Café-concierto en el Ambassadeurs, c. 1876. Edgar Degas, (Museo de Bellas Artes, Lyon)



Las mismas inquietudes escultóricas de Degas se encuentran y culminan en Auguste Rodin (1840-1917), quien, como los impresionistas, adopta la naturaleza como punto de partida. Por esta razón, a veces se le ha considerado como la manifestación escultórica de la pintura del Impresionismo. Sin embargo, Rodin va más allá, pues a partir de la realidad que se percibe él saca los estados anímicos del hombre, que a finales del siglo XIX se sumen en el pesimismo, en la desesperación y en la ansiedad.


Estos sentimientos, que entroncan, por ejemplo, con Van Gogh, le llevan a crear un mundo de imágenes atormentadas que le convierten más bien en el último representante de la tradición, que recoge al asumir la herencia de Miguel Ángel. La lección de éste le anima a desechar los principios académicos y a introducir un método de trabajo no habitual. Permite que sus modelos caminen vestidos o desnudos libremente por el estudio. Cuando realizan un movimiento que le interesa, les pide que se detengan para que él pueda preparar con el barro el boceto. Este modelo en barro es importante como apunte rápido que apresa lo que se mueve, por lo que considera todas las facetas en el cuerpo humano y así obliga al espectador a conectar unas vistas con otros. 

Además del movimiento, a Rodin le interesa la profundidad, que para él consiste en que las figuras nazcan desde su propia masa, surgiendo de dentro afuera, lo que provoca el inacabado deliberado de algunas partes. Es lo contrario al procedimiento académico, que las trata como bajorrelieves, lo que explica que Rodin rechace el único punto de vista y, con él, la postura estática del espectador. Para ello estudia la luz en función del emplazamiento de la obra, haciéndola incidir en las superficies rugosas y chocando con los perfiles sobresalientes, por lo que se generan profundas sombras (Las Puertas del Infierno). Así Rodin amontona las figuras hasta llegar a disolverlas, de manera que sólo adoptan la posición que determina la pasión que las domina y cada uno de sus músculos refleja el impulso del alma, con contorsiones muy rebuscadas en las que lo esencial no es la apariencia superficial sino la vida interior (El pensador). 
El pensador, 1882, Auguste Rodin, (Museo Rodin, París, Francia)


Con todo ello, Rodin ofrece un nuevo concepto de estatua, que, por la tensión acumulada, parece romperse en diversos trozos que, al mismo tiempo, pasan de lo sólido a lo líquido de modo repentino (Balzac).
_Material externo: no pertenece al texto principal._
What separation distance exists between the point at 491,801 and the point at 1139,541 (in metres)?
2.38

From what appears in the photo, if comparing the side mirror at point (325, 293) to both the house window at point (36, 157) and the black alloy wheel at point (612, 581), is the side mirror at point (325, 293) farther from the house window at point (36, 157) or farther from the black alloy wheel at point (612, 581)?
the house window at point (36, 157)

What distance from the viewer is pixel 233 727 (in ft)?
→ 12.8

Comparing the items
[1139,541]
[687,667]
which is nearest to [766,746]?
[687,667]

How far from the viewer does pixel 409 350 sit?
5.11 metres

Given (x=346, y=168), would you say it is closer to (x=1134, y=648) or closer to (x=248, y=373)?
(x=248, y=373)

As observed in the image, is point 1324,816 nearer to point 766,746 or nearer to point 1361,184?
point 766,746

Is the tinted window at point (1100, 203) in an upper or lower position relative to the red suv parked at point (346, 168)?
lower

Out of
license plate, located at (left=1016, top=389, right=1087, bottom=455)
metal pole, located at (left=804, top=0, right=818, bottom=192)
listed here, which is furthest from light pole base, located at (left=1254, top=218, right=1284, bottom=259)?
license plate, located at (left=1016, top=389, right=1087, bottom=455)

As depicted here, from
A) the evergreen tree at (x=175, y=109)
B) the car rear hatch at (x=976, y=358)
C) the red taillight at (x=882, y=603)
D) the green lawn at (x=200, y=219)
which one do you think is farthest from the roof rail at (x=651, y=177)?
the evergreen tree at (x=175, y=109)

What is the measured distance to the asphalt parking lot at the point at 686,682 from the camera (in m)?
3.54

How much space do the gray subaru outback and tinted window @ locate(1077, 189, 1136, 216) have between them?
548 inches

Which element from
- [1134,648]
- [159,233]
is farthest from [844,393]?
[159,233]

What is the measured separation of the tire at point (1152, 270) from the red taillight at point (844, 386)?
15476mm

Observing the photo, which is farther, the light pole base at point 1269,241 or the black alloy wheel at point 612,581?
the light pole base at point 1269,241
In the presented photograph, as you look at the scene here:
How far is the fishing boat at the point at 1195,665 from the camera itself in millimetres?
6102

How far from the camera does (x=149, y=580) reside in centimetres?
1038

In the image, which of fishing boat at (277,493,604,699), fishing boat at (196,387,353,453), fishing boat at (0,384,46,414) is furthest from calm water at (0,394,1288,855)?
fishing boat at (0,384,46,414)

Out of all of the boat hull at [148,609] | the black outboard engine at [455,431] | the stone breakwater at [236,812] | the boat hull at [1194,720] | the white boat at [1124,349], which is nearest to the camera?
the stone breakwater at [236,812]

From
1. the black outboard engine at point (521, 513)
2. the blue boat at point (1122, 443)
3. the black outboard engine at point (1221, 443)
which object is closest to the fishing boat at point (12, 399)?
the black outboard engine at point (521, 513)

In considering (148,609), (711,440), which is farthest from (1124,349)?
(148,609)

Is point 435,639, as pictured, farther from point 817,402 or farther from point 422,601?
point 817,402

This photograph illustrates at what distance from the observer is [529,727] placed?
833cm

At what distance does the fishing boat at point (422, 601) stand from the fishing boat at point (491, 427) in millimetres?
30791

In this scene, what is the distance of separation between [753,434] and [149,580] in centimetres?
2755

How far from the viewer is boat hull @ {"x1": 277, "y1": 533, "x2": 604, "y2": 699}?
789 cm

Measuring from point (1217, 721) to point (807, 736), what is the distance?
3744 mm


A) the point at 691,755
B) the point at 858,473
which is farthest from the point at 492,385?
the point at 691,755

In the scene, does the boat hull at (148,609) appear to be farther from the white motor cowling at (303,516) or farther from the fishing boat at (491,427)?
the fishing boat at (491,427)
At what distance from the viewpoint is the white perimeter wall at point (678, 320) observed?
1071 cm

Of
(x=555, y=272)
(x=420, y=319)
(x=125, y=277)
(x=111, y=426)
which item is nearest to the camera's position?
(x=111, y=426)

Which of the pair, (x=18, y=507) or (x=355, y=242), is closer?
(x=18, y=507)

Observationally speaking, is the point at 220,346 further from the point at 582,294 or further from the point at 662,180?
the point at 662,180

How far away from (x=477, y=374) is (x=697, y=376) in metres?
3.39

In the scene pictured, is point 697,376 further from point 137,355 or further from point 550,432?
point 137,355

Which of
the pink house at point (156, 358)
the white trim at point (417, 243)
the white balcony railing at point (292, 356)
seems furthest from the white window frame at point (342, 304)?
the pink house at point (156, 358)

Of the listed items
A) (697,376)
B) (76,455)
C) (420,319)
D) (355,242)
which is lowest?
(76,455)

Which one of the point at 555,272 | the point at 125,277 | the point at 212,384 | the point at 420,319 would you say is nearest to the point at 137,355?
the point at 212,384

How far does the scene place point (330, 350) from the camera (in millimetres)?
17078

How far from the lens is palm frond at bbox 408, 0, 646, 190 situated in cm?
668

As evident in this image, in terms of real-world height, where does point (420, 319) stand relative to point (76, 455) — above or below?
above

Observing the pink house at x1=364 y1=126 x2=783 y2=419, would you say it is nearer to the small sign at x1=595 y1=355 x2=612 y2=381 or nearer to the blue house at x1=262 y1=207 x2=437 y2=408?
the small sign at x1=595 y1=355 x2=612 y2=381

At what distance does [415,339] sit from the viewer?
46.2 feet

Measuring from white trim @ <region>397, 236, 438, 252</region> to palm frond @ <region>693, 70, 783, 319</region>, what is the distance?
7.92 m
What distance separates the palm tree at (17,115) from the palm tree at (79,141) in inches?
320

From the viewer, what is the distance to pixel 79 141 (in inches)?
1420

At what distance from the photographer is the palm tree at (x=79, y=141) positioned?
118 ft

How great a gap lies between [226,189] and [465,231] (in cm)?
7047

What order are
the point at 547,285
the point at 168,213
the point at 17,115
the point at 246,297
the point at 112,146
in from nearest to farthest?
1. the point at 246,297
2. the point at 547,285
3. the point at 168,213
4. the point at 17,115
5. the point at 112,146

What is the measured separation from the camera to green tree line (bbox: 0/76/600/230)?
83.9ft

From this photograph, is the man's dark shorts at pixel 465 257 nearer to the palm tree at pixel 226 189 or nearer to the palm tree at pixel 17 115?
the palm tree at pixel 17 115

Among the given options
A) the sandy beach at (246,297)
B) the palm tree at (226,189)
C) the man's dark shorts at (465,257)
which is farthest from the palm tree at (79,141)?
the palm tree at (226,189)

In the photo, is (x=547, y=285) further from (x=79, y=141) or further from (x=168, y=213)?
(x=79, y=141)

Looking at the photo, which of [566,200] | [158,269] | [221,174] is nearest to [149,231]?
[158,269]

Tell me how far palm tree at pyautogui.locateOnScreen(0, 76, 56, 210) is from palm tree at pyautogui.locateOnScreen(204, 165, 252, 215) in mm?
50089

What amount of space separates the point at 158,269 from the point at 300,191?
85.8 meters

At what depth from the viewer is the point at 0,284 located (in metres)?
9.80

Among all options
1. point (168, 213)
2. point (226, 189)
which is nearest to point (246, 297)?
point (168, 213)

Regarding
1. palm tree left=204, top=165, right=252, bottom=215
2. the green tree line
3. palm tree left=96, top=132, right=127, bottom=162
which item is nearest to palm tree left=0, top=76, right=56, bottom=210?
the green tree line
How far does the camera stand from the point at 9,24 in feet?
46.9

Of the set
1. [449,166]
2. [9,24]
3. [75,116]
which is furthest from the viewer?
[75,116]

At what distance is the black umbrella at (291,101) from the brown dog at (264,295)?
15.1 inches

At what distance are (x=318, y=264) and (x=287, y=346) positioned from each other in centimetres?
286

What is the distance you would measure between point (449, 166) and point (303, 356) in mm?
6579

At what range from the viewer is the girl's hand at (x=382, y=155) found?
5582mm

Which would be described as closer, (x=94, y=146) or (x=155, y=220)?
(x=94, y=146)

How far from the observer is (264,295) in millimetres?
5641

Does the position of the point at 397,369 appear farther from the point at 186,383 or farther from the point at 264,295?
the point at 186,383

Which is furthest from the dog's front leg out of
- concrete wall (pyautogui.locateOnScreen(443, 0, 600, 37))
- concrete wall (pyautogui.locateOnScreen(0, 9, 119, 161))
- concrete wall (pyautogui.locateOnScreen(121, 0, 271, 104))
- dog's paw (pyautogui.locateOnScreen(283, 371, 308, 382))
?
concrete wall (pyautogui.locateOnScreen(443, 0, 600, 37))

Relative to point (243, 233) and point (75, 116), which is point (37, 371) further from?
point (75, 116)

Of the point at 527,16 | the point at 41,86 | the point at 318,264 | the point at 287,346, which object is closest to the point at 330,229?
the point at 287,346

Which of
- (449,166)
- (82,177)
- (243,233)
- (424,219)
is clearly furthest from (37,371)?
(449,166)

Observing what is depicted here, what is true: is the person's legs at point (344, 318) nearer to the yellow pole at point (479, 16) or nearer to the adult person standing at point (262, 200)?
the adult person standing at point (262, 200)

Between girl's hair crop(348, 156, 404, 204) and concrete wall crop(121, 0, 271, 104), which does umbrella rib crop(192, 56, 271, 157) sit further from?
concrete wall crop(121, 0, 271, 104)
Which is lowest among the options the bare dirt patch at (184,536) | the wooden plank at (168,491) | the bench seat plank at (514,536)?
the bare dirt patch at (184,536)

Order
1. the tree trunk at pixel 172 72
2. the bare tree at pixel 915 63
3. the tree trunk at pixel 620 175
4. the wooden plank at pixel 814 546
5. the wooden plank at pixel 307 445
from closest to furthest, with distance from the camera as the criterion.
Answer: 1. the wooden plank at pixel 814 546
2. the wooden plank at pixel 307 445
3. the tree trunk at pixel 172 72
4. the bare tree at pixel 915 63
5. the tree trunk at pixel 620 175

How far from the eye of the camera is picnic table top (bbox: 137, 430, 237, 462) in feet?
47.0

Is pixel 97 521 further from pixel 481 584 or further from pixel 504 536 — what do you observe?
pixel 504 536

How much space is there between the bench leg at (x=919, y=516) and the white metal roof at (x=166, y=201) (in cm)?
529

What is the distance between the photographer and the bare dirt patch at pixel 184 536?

Monumento de Balzac, 1898, Auguste Rodin, (Museum of Modern Art MoMA, New York) 

 Su interés ya no es copiar directamente la realidad como en el pasado, aunque está unido a éste en cierto modo tanto por la técnica como por su afán de dar a la ciudad monumentos modernos (Los ciudadanos de Calais).




Dicha información expuesta corresponde a "Manual Básico de Historia del Arte" de María del Pilar de la Peña Gómez.